In at least one instance, Johnson felt that perhaps he was battling far greater forces than he imagined when taking on the advertising establishment. Once he had spent years cultivating the ad manager for Sears.
"I sent birthday, holiday and anniversary cards. I tried in every way I could to sell him. Then, on a day I'll never forget, he said 'John, I think we're going to do it.' Would you believe it - he died a day or so later of a heart attack. I said to myself, 'Even the Lord doesn't want us to have this account."
Johnson persevered and went on to build one of the most enviable businesses in the country, with $498 million in sales last year. More than 25 percent of that revenue derived from advertising sales in Ebony and Jet, which collectively now boast a circulation of more than 5 million copies a month.
The secret of Johnson's success lies in his steady insistence in his company's mission - delivering positive portrayals of African-Americans, and securing value from advertisers for the audience he delivered.

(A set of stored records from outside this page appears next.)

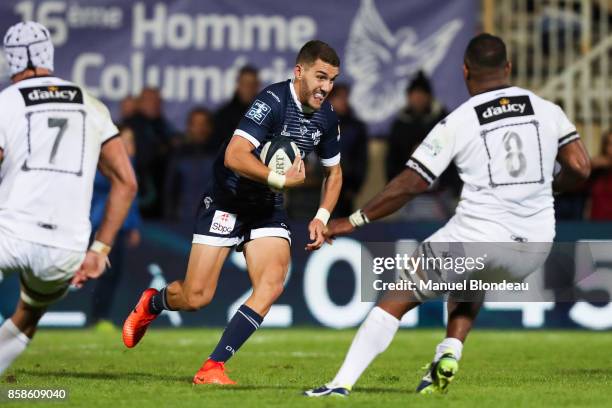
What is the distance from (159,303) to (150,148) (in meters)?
7.50

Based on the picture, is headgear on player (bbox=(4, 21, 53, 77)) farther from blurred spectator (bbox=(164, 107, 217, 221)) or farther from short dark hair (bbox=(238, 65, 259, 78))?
blurred spectator (bbox=(164, 107, 217, 221))

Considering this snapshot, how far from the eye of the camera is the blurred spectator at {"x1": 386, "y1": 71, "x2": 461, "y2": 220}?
1803 centimetres

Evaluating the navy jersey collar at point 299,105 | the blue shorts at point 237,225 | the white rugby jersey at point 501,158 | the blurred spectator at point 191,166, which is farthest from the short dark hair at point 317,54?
the blurred spectator at point 191,166

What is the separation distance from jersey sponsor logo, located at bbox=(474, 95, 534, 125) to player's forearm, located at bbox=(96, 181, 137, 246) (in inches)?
95.1

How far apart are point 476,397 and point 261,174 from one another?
2289 mm

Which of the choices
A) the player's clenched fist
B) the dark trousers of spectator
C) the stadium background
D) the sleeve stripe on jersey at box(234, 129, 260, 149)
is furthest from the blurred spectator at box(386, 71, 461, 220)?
the player's clenched fist

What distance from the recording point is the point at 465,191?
942 centimetres

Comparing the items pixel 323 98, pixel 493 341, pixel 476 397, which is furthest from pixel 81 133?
pixel 493 341

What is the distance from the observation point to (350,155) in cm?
1852

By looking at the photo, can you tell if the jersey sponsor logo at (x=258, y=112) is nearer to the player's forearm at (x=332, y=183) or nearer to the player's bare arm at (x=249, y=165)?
the player's bare arm at (x=249, y=165)

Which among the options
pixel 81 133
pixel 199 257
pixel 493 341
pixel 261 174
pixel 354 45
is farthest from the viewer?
pixel 354 45

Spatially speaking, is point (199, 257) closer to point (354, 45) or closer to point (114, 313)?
point (114, 313)

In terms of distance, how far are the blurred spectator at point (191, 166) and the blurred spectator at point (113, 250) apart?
3.06ft

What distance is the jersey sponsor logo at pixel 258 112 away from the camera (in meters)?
10.5
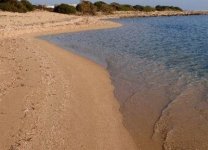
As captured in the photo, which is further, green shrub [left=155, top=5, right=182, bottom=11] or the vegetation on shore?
green shrub [left=155, top=5, right=182, bottom=11]

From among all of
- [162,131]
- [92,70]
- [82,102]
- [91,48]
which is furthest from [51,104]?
[91,48]

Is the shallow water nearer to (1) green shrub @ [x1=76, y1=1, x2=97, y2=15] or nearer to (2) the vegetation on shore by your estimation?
(2) the vegetation on shore

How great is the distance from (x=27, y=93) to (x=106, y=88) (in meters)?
3.79

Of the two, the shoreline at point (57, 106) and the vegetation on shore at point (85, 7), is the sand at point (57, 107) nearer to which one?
the shoreline at point (57, 106)

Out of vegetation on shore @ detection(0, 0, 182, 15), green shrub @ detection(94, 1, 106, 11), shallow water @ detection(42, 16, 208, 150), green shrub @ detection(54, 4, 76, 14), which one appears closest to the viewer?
shallow water @ detection(42, 16, 208, 150)

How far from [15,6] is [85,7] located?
63.2 ft

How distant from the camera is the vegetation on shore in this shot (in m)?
65.1

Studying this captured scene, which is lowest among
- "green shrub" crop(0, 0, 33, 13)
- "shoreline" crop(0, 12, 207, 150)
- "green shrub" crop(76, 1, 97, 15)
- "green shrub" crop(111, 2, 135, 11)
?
"green shrub" crop(111, 2, 135, 11)

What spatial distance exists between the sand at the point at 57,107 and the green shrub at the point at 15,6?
1691 inches

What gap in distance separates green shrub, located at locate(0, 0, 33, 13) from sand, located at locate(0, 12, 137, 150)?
42958mm

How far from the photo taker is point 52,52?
26.3 metres

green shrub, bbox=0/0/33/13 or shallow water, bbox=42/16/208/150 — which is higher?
shallow water, bbox=42/16/208/150

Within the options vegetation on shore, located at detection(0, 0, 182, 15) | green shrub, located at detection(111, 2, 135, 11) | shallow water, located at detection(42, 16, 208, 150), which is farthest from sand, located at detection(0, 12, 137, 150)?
green shrub, located at detection(111, 2, 135, 11)

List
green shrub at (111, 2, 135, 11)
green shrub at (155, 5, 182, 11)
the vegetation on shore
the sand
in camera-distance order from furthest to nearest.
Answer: green shrub at (155, 5, 182, 11)
green shrub at (111, 2, 135, 11)
the vegetation on shore
the sand
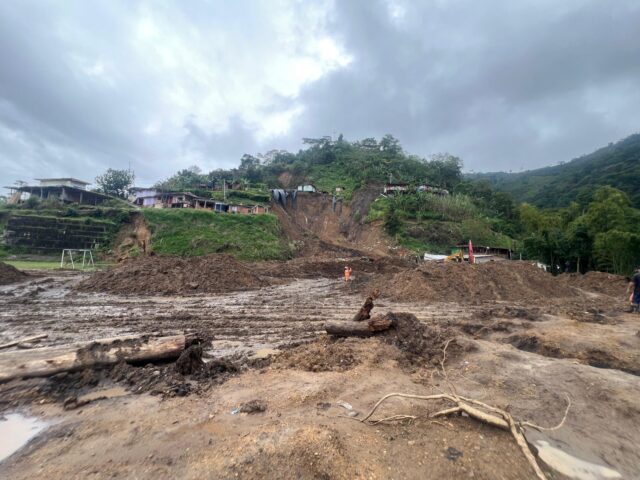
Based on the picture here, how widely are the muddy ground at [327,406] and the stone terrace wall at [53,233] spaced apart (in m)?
30.8

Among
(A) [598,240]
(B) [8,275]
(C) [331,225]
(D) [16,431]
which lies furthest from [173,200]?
(A) [598,240]

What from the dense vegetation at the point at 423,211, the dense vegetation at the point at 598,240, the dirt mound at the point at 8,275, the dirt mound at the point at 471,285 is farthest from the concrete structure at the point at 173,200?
the dense vegetation at the point at 598,240

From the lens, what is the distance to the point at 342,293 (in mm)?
15992

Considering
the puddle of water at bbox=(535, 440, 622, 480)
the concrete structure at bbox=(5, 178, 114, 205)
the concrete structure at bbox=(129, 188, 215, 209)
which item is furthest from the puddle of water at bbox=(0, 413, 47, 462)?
the concrete structure at bbox=(5, 178, 114, 205)

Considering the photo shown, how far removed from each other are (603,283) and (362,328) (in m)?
20.4

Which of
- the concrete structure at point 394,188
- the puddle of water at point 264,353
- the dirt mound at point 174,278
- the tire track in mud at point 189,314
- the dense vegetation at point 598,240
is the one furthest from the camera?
the concrete structure at point 394,188

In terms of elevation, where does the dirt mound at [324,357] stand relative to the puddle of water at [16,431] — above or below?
above

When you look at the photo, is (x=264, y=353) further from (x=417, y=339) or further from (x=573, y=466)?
(x=573, y=466)

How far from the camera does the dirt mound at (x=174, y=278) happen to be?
15328 millimetres

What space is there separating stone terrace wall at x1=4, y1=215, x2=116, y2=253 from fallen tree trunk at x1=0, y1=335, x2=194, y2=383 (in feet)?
116

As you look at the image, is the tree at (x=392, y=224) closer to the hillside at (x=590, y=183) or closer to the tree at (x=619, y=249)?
the tree at (x=619, y=249)

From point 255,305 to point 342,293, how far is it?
5.22 metres

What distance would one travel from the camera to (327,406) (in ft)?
12.2

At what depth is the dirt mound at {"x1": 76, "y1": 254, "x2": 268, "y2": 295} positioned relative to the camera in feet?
50.3
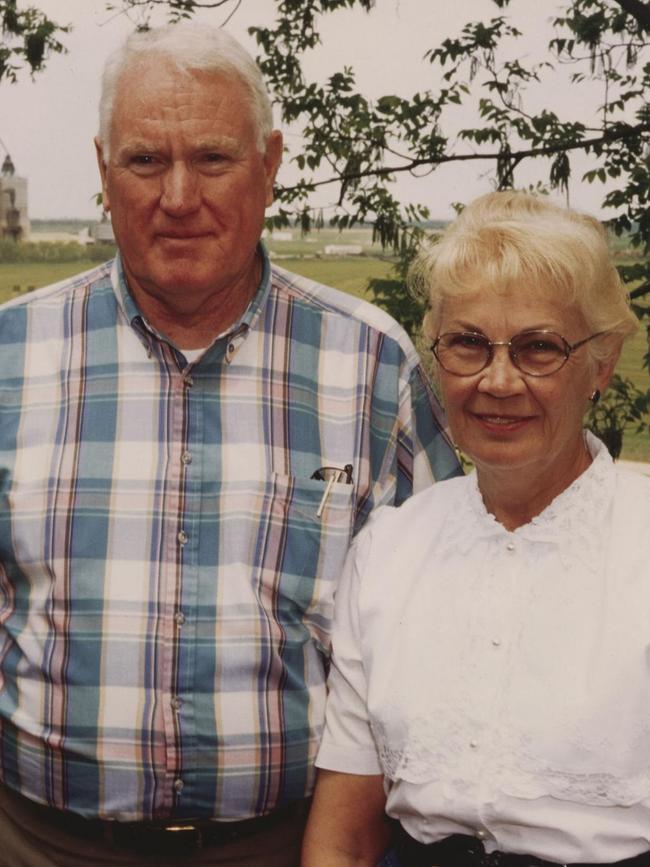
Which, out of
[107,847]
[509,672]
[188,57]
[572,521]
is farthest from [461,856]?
[188,57]

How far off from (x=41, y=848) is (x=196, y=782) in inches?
15.2

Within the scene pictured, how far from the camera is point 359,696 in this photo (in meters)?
2.00

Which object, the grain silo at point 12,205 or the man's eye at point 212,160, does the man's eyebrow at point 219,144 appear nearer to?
the man's eye at point 212,160

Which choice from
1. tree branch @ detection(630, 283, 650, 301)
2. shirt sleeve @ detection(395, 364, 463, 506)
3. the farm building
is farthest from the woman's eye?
the farm building

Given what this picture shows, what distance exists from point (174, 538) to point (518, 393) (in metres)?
0.72

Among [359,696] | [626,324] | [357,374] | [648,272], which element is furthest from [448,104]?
[359,696]

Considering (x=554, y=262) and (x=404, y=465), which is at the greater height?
(x=554, y=262)

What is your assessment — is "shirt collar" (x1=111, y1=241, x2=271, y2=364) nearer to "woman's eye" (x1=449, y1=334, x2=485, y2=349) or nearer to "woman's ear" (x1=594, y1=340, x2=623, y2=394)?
"woman's eye" (x1=449, y1=334, x2=485, y2=349)

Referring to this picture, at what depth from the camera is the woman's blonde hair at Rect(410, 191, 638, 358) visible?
6.05 feet

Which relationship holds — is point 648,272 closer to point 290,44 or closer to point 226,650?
point 290,44

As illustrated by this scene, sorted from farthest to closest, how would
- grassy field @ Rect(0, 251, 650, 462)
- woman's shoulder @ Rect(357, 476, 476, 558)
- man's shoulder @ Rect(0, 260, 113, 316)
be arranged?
grassy field @ Rect(0, 251, 650, 462) → man's shoulder @ Rect(0, 260, 113, 316) → woman's shoulder @ Rect(357, 476, 476, 558)

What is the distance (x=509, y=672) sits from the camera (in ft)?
5.96

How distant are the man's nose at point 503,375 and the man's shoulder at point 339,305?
537 mm

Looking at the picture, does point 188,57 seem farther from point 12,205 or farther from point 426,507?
point 12,205
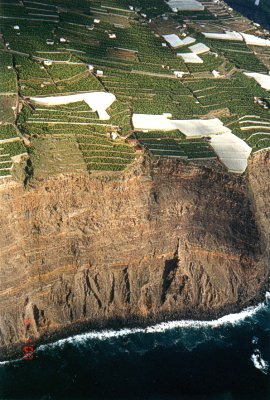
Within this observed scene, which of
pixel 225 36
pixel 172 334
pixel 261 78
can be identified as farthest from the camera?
pixel 225 36

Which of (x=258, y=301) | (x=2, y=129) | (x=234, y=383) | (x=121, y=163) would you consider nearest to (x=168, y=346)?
(x=234, y=383)

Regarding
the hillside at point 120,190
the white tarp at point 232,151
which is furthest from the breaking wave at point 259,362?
the white tarp at point 232,151

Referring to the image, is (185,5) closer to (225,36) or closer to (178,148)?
(225,36)

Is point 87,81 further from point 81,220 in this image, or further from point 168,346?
point 168,346

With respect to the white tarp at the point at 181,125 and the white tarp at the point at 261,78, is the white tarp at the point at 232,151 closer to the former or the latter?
the white tarp at the point at 181,125

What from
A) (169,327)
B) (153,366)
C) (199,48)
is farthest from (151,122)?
(153,366)

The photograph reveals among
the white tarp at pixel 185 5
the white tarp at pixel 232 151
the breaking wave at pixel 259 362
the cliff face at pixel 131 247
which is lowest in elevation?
the breaking wave at pixel 259 362
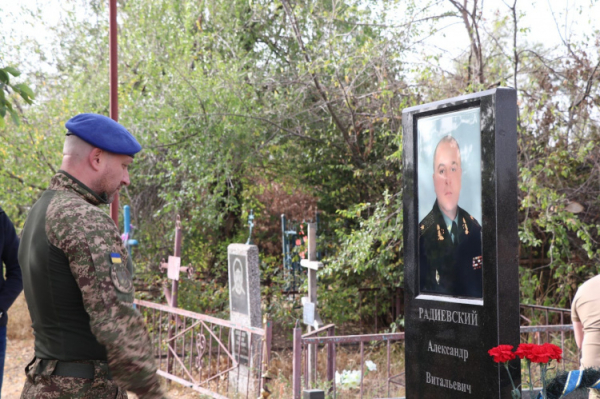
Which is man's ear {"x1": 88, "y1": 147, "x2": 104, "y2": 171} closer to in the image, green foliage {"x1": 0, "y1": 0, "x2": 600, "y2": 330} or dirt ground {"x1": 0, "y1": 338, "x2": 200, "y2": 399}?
dirt ground {"x1": 0, "y1": 338, "x2": 200, "y2": 399}

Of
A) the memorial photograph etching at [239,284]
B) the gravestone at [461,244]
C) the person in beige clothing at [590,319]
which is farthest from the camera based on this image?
the memorial photograph etching at [239,284]

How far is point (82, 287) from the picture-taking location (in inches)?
88.0

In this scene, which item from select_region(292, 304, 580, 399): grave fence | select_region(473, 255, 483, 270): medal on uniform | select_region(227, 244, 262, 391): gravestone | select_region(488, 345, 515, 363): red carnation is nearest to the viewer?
select_region(488, 345, 515, 363): red carnation

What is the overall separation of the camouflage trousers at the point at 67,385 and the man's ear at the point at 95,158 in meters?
0.74

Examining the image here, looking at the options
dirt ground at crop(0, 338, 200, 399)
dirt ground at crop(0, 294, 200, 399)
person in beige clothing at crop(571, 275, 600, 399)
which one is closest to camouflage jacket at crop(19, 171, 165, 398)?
person in beige clothing at crop(571, 275, 600, 399)

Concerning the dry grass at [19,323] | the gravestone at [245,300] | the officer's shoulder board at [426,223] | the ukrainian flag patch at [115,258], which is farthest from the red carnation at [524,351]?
the dry grass at [19,323]

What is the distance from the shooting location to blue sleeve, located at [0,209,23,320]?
440cm

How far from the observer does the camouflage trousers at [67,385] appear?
2.34 metres

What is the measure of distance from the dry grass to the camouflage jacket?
38.8 feet

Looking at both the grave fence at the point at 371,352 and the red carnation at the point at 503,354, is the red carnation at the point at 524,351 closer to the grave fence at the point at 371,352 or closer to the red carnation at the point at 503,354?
the red carnation at the point at 503,354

As an entrepreneur who rose from poverty to ranks of the nation's richest individuals selling products that catered to the needs of Black consumers, Johnson is clear about the larger role of race in his accomplishments. "I've talked to scores of Black millionaires who say, almost to a man or woman that they made money not because of race, but in spite of race…If I hadn't operated with the handicap of racial barriers, I could have made billions instead of millions."
There are lessons in Johnson's life for African Entrepreneur's with floating dreams in the continent. The Johnson philosophy of "will and determination" is a consumable in the plate of aspirants aiming for the summit on the black hill of success.